5. The data anonymization method based on a rotation mechanism according to claim 1, characterized in that, Step S4 includes: the similarity of a single feature of the dataset S(X,X') = "statistic(X) - statistic(X')" where X is the original dataset and X' is the anonymized dataset; statistic(X) and statistic(X') are calculation functions for the retained features, where the similarity of key features of the dataset = the weighted average of the similarities of single features; and the anonymized datasets are clustered according to the similarity of the anonymized datasets to form an anonymized dataset cluster.

6. The data anonymization method based on a rotation mechanism according to claim 1, characterized in that, Step S5 includes: The first step is to develop a set of rotation strategies, which includes fixed-time rotation, data volume threshold rotation, and random rotation strategies. The second step is to periodically change the de-identified dataset or use relevant de-identification algorithms and parameters according to the rotation strategy.

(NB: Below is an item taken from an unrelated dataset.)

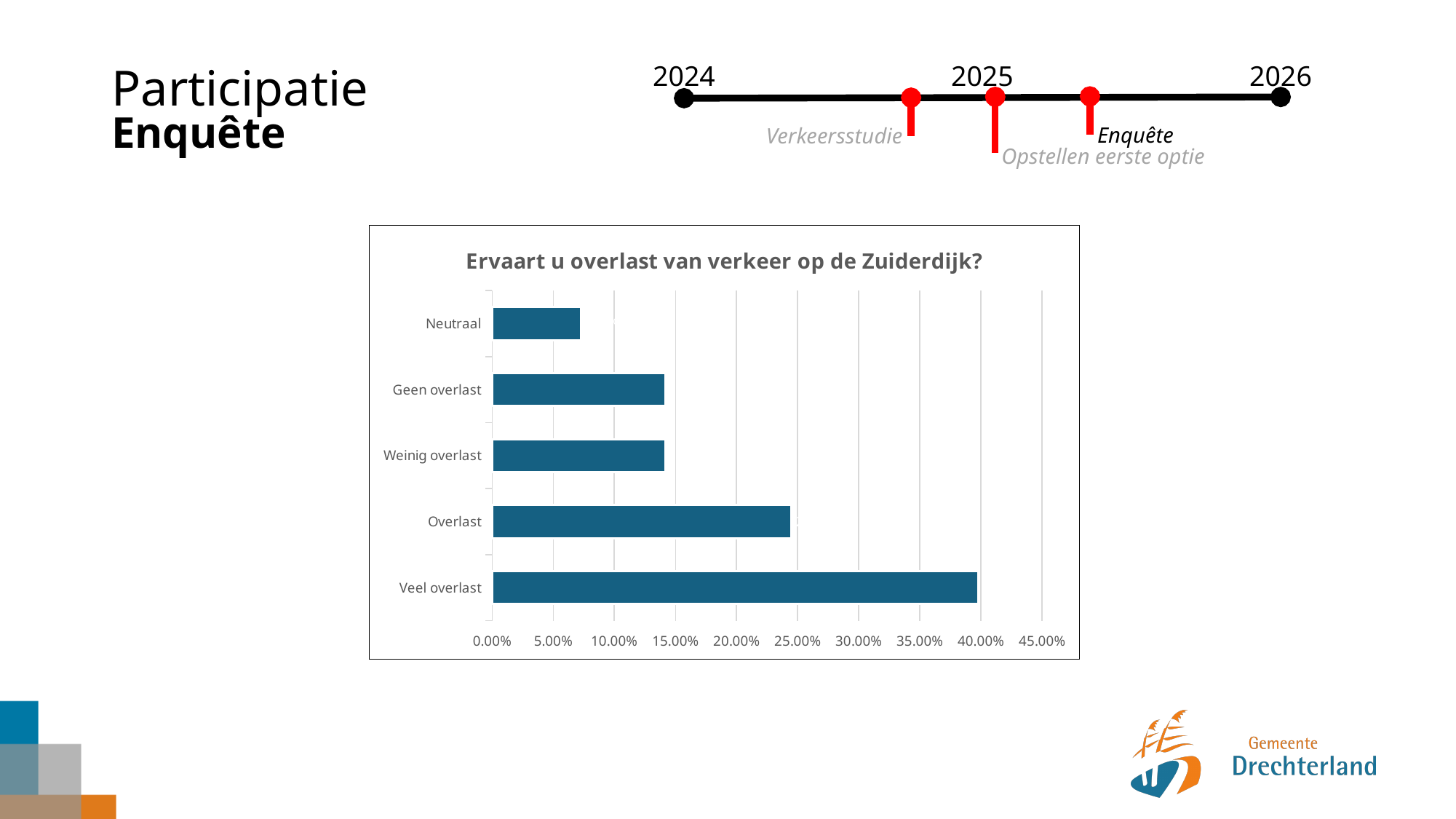
How many categories does the chart show? 5 Is the value for Veel overlast greater or less than 35.00%? greater Is the value for Weinig overlast greater or less than 20.00%? less Is the value for Geen overlast greater or less than 10.00%? greater What kind of chart is shown on the slide? bar chart Which category has the highest value? Veel overlast What is the highest value shown on the chart's horizontal axis? 45.00% What is the title of the chart? Ervaart u overlast van verkeer op de Zuiderdijk? Which category has the lowest value? Neutraal Which is larger, the value for Veel overlast or the value for Overlast? Veel overlast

7. The data anonymization method based on a rotation mechanism according to claim 6, characterized in that: In the shared scenario where data querying or access is provided, step S5 can be performed by periodically changing the de-identified dataset in the platform backend according to a rotation strategy. The method for replacing the anonymized dataset is to randomly select one from the anonymized dataset cluster; In step S5, under the scenario of full sharing of dynamic datasets, the desensitization algorithm and parameters are changed for incremental datasets to perform data desensitization. The method to change the de-identification algorithm and parameters is to randomly select the algorithm and parameters corresponding to a dataset from the de-identified dataset cluster.

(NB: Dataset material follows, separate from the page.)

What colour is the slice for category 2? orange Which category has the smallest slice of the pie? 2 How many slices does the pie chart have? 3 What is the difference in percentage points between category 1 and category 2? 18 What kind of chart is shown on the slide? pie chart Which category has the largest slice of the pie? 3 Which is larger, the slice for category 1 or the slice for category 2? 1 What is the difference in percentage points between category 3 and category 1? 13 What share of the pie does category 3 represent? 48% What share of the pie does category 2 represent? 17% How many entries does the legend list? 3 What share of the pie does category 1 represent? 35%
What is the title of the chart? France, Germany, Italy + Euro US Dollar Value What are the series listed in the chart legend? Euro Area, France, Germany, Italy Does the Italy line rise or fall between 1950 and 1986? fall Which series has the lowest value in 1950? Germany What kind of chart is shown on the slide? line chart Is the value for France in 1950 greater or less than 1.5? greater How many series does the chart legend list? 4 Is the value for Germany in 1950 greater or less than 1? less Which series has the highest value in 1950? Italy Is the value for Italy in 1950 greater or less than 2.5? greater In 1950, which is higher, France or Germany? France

8. A data anonymization method based on a rotation mechanism according to claim 1, characterized in that, Step S6 includes: after the de-identification algorithm and corresponding parameters are determined, the actual algorithm name and corresponding parameter configuration, together with information such as timestamps, are integrated into a string, encrypted using a symmetric encryption algorithm, and the ciphertext is distributed together with the de-identified dataset to trace the de-identification rotation mechanism.

9. A data anonymization system based on a rotation mechanism, employing the data anonymization method based on a rotation mechanism as described in claims 1-8, characterized in that, Including: The key feature determination module is used to determine the set of key features in the original dataset; The de-identification algorithm library module is used to store various de-identification algorithms; The desensitization module is used to generate multiple desensitized datasets; The similarity testing and clustering module is used to calculate feature similarity and cluster datasets. The rotation strategy execution module is used to change the de-identified dataset or algorithm and parameters according to the rotation strategy; The encryption and tracking module is used to encrypt the de-identification algorithm and parameters and attach ciphertext.

10. A data anonymization system based on a rotation mechanism according to claim 9, characterized in that: The rotation strategy execution module includes fixed-time rotation, data volume threshold rotation, and random rotation strategies.